The . . . court is not unmindful of the abuses to which the UCL is subject. Many of those concerns are matters that should be addressed to the Legislature, not the judiciary, however. . . Justice Janice Brown, a regular dissenter in UCL decision, has called the act "a means of generating attorneys fees without any corresponding public benefit" and proclaimed that "No statute...in this state or the nation confers the kind of unbridled standing to so many without definition, standards, notice requirements, or independent review." In a dissent in a subsequent case she stated that . . . Orderly legal development is not advanced by placing this court's imprimatur on yet another unfair competition claim of dubious pedigree. . . [Quelimaine Company v. Stewart Title Guarantee Co, 1998, and Stop Youth Addiction v. Lucky Stores]

  • Both a trial court and court of appeal rejected a UCL claim by former patients that a health plan was overcharging for copies of medical records.

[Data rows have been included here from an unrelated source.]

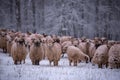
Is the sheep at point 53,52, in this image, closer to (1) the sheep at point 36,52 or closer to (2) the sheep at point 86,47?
(1) the sheep at point 36,52

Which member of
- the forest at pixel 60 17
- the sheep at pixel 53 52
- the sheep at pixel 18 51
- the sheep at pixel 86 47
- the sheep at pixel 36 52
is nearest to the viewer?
the sheep at pixel 18 51

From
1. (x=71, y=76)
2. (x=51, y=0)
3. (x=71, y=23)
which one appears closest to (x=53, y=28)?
(x=71, y=23)

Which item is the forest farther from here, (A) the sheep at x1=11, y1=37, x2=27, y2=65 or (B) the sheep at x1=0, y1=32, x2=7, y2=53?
(A) the sheep at x1=11, y1=37, x2=27, y2=65

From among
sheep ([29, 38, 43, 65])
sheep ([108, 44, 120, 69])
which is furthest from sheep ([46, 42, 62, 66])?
sheep ([108, 44, 120, 69])

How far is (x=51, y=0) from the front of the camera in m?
30.9

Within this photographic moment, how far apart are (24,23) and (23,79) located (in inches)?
797

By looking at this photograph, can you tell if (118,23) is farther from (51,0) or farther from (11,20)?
(51,0)

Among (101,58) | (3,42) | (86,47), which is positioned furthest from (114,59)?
(86,47)

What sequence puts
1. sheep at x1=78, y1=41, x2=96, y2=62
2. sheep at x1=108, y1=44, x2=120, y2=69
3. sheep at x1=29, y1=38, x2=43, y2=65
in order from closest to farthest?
1. sheep at x1=108, y1=44, x2=120, y2=69
2. sheep at x1=29, y1=38, x2=43, y2=65
3. sheep at x1=78, y1=41, x2=96, y2=62

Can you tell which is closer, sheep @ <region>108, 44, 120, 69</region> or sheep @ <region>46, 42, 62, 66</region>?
sheep @ <region>108, 44, 120, 69</region>

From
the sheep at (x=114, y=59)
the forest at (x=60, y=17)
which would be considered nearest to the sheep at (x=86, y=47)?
the forest at (x=60, y=17)

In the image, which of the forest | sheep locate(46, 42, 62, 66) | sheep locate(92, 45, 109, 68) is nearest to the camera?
sheep locate(92, 45, 109, 68)

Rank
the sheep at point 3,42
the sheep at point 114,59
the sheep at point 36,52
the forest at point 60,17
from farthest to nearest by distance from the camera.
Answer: the forest at point 60,17
the sheep at point 3,42
the sheep at point 36,52
the sheep at point 114,59

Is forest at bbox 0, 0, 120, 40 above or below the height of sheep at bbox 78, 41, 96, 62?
above
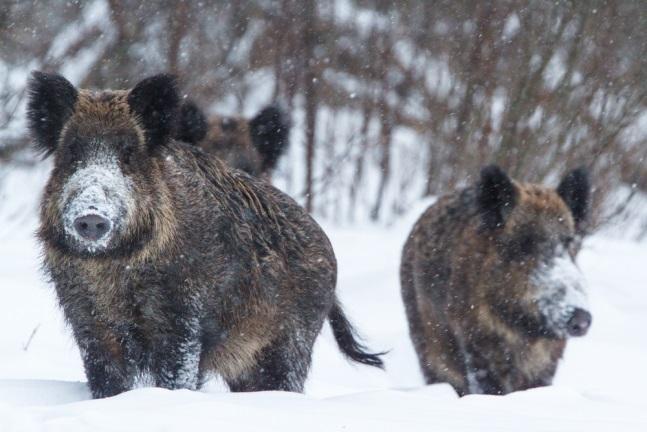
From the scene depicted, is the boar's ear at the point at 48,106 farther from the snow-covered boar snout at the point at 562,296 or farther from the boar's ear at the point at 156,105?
the snow-covered boar snout at the point at 562,296

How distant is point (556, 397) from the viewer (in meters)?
4.35

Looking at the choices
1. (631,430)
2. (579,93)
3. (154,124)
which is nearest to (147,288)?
(154,124)

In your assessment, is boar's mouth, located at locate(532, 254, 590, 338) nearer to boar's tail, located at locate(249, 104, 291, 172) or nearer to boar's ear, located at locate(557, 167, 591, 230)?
boar's ear, located at locate(557, 167, 591, 230)

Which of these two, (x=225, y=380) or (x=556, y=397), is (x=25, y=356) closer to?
(x=225, y=380)

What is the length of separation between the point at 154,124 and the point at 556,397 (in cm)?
198

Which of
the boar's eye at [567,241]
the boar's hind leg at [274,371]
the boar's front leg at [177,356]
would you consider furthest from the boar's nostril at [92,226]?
the boar's eye at [567,241]

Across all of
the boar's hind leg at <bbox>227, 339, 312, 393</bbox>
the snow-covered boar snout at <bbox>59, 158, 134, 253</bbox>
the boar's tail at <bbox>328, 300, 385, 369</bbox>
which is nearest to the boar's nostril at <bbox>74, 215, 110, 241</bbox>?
the snow-covered boar snout at <bbox>59, 158, 134, 253</bbox>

Yet after these rulings were made, other patients filed identical claims against the same plan and additional hospitals. The UCL and courts' interpretation allow the same cases to be brought over and over again.
  • The UCL is being used by a California attorney through an organization "Kids Against Pollution" to accuse the California Dental Association and the American Dental Association of unfairly competing against associations that advocate eliminating all mercury amalgam filings. Courts have consistently thrown out for lack of evidence lawsuits attempting directly to win damages for use of mercury - some courts have referred to "junk science" in making the dismissals.
  • A vitamin maker was sued by a private attorney who claimed its bottles were too large, even though the label clearly stated the number of pills inside and their dosage.
  • The California Lottery was sued by a player for money he lost on a Keno game that was later prohibited by the state Supreme Court because it was not a "lottery" form of gambling and therefore illegal under state law.
  • Dozens of manufacturers, wholesalers, and retailers of computer monitors were sued under the UCL by private attorneys over the same screen size issue that had already been litigated and settled by the Attorney General.
  • The Supreme Court refused to hear an appeal of a case where lower courts let an insurer be sued under the UCL by people who were not customers of the company but who complained about its pricing, coverage, and claims practices.
  • An apartment complex was sued for housing discrimination under the Unruh Act (which prohibits discrimination in accommodations) and the Unfair Competition Law. The complaint under the Unruh Act was dismissed because the association bringing the suit could not show that any of its members lived, tried to live, or desired to live at the apartments. However, the suit was still allowed to proceed under the UCL. . .
  • Twelve manufacturers were targeted by "carbon copy" UCL lawsuits alleging labeling violations under the California Organic Foods Act. Some firms manufacture products not covered by the act. Others made food which met organic standards and affixed the proper label after being notified by a state enforcement agency. One firm sued makes a product not entitled to use an organic label, but nevertheless is being sued for not using a label it would be illegal in using. . . . In all cases, the plaintiff is demanding restitution and attorney fees from all defendants.